Бред продолжался весь день и ночь. Неожиданно Набо поднялся на постели и, указывая пальцем в потолок, заявил, что там скачут лошади и не дают ему спать. Температура постепенно спала, речь стала более-менее связной, и он говорил, говорил, пока в рот ему не сунули платок. Но и через кляп он пел и что-то шептал лошади, дышавшей, как ему казалось, в ухо, будто она пыталась принюхаться. Когда платок вытащили, чтобы дать ему поесть, Набо отвернулся к стене и заснул. Очнулся он уже не в постели, а посреди комнаты, привязанным к столбу. И, привязанный, он снова запел.


Набо наконец узнал мужчину, который обращался к нему, и сказал:

– Я видел вас раньше.

Тот отозвался:

– На площади меня видели каждый субботний вечер.

– Да, правильно, на площади. Но там мне казалось, что вы меня не замечаете.

– А я и не замечал тебя. Но потом, когда перестал выходить на площадь, почувствовал, что по субботам мне не хватает чьего-то взгляда.

И Набо сказал:

– Однажды вы не вернулись, а я еще приходил на площадь три или четыре раза.

Мужчина все так же похлопывал себя по ляжкам и, видимо, не думал уходить.

– К сожалению, – произнес он, – я уже не мог там появляться. Хотя, пожалуй, это единственное, что стоило бы делать.
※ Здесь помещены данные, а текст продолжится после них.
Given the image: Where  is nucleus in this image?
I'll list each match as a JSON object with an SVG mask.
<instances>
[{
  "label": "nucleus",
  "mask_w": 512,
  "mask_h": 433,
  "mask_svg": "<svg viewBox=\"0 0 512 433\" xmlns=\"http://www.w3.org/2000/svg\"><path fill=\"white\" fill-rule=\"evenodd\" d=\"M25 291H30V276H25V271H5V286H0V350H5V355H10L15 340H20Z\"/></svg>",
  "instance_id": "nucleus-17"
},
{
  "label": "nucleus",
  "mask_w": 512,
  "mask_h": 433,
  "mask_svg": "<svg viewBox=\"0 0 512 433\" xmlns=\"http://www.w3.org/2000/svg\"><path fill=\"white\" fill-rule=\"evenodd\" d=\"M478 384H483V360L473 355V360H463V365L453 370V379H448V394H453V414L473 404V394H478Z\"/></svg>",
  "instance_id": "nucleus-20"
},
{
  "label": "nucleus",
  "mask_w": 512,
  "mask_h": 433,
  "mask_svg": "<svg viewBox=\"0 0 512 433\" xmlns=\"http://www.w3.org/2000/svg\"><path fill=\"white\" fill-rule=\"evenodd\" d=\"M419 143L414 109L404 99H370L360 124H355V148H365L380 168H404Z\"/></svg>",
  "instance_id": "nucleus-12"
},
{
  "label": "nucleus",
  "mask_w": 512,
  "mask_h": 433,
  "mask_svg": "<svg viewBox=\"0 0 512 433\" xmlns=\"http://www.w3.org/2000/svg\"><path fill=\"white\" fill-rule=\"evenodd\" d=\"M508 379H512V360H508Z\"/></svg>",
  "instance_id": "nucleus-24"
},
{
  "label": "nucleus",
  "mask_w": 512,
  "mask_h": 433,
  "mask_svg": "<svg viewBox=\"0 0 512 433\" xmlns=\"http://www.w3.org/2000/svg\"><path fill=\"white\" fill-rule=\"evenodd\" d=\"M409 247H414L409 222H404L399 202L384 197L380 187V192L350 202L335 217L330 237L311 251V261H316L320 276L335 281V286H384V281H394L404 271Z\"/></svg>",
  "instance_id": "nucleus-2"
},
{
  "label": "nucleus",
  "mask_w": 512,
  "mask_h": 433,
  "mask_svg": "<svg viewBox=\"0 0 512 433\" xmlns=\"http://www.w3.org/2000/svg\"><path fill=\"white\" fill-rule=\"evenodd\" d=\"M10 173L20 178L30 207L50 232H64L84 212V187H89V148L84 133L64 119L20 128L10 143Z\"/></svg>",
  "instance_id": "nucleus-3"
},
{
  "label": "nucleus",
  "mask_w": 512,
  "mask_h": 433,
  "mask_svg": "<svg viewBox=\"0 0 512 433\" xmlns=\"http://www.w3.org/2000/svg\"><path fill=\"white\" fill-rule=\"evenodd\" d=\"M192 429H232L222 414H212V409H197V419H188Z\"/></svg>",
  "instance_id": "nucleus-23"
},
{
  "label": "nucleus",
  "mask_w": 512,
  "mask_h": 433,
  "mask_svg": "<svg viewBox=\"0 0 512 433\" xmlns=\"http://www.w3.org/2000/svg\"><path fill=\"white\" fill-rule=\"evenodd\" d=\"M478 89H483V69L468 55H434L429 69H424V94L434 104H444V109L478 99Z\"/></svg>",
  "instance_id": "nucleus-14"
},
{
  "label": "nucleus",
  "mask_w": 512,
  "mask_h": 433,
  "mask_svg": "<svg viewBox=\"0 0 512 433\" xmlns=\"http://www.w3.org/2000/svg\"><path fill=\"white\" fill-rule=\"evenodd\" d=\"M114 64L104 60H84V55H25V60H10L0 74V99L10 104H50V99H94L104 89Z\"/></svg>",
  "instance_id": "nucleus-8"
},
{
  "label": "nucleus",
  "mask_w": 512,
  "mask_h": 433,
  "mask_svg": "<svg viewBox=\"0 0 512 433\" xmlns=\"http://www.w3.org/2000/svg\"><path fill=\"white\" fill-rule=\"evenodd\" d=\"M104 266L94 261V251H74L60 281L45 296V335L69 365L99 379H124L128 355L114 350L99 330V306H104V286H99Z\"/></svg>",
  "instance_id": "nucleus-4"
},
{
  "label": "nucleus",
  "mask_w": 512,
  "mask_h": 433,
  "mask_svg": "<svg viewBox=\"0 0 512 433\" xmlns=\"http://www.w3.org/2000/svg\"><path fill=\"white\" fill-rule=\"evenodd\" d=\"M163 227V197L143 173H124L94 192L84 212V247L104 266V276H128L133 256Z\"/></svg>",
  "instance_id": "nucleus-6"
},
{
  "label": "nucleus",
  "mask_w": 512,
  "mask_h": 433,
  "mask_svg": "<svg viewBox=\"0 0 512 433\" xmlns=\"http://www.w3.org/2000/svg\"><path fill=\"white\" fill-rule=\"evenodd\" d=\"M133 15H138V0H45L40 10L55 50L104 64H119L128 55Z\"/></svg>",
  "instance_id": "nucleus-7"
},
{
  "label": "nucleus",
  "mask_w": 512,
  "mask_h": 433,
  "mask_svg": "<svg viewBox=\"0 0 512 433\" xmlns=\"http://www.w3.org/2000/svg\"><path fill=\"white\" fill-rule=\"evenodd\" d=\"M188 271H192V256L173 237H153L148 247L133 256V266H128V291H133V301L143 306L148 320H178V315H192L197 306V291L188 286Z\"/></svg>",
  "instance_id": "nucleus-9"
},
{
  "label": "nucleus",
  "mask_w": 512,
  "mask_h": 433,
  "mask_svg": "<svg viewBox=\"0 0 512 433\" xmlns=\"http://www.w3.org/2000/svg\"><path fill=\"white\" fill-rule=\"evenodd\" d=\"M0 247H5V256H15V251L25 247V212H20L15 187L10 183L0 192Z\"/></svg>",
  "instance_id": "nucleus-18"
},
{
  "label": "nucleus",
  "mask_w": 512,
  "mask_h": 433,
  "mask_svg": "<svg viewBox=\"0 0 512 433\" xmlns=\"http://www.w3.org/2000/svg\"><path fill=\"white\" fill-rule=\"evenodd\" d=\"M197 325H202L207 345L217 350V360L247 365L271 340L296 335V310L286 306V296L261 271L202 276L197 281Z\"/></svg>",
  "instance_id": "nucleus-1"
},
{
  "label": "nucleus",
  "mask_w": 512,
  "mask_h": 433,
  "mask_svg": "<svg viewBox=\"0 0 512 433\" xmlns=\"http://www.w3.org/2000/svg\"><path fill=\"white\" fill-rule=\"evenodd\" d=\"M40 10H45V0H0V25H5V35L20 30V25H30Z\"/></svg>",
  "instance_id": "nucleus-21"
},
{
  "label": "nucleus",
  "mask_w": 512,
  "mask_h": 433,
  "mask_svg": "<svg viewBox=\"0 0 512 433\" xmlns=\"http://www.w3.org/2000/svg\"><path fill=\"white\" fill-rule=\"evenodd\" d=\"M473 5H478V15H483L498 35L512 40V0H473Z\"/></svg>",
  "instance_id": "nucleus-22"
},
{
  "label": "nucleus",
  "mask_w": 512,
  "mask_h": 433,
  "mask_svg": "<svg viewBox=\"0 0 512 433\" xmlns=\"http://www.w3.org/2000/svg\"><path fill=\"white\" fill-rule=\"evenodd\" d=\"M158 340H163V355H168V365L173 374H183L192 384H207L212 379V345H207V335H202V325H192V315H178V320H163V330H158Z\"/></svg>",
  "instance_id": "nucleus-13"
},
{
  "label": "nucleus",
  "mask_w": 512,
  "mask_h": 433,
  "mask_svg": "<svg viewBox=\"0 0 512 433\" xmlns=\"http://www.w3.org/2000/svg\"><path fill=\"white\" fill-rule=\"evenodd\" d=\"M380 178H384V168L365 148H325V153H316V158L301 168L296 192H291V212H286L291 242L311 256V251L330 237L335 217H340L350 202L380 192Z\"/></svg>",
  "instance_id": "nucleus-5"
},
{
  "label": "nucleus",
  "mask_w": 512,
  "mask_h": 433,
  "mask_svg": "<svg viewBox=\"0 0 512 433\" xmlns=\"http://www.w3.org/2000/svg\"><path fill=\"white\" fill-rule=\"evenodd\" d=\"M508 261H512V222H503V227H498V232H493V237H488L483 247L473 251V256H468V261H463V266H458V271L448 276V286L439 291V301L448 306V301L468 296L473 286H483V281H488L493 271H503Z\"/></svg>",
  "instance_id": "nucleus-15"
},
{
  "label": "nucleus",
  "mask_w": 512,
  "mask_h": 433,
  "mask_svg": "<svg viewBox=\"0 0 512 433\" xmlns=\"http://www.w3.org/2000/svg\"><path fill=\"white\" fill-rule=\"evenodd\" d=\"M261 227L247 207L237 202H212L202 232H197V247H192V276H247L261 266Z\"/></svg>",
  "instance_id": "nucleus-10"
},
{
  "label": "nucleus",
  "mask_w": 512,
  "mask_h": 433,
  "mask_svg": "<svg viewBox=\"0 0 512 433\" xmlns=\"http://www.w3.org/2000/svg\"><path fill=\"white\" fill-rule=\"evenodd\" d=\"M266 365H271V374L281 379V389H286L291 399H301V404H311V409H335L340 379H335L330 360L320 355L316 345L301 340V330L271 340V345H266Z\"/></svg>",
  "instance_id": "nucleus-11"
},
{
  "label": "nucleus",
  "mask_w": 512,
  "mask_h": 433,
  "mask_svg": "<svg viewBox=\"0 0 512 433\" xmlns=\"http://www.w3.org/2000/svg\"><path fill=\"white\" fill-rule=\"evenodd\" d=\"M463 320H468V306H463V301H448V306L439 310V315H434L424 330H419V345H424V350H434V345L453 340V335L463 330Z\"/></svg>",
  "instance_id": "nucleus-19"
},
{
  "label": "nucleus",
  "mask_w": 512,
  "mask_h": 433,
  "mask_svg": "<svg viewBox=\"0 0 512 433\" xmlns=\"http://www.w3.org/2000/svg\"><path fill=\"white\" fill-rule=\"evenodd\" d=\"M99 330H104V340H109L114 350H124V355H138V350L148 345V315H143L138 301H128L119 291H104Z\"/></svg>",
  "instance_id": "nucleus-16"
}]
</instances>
Набо попытался подняться и потряс головой, чтобы не упустить смысла сказанного, но снова уснул. С ним часто это случалось с тех пор, как его лягнула лошадь. Но где-то совсем близко звучал тихий настойчивый голос: «Набо, мы ждем тебя. Сколько же можно спать, ты так все проспишь».

Четыре недели спустя, после того как негр не появился в оркестре, Набо решил расчесать хвост одной из лошадей. Прежде он ни разу не расчесывал им хвосты, лишь скреб бока, напевая. Но в среду, когда сходил на рынок и увидел там отменный гребень, понял: «Он именно для того, чтобы расчесывать лошадям хвосты». Вот тогда и лягнула его лошадь, сделав дурачком на всю жизнь, десять или пятнадцать лет назад. Кто-то в доме сказал:

– Конечно, лучше было бы ему умереть, чем потерять рассудок и не иметь будущего.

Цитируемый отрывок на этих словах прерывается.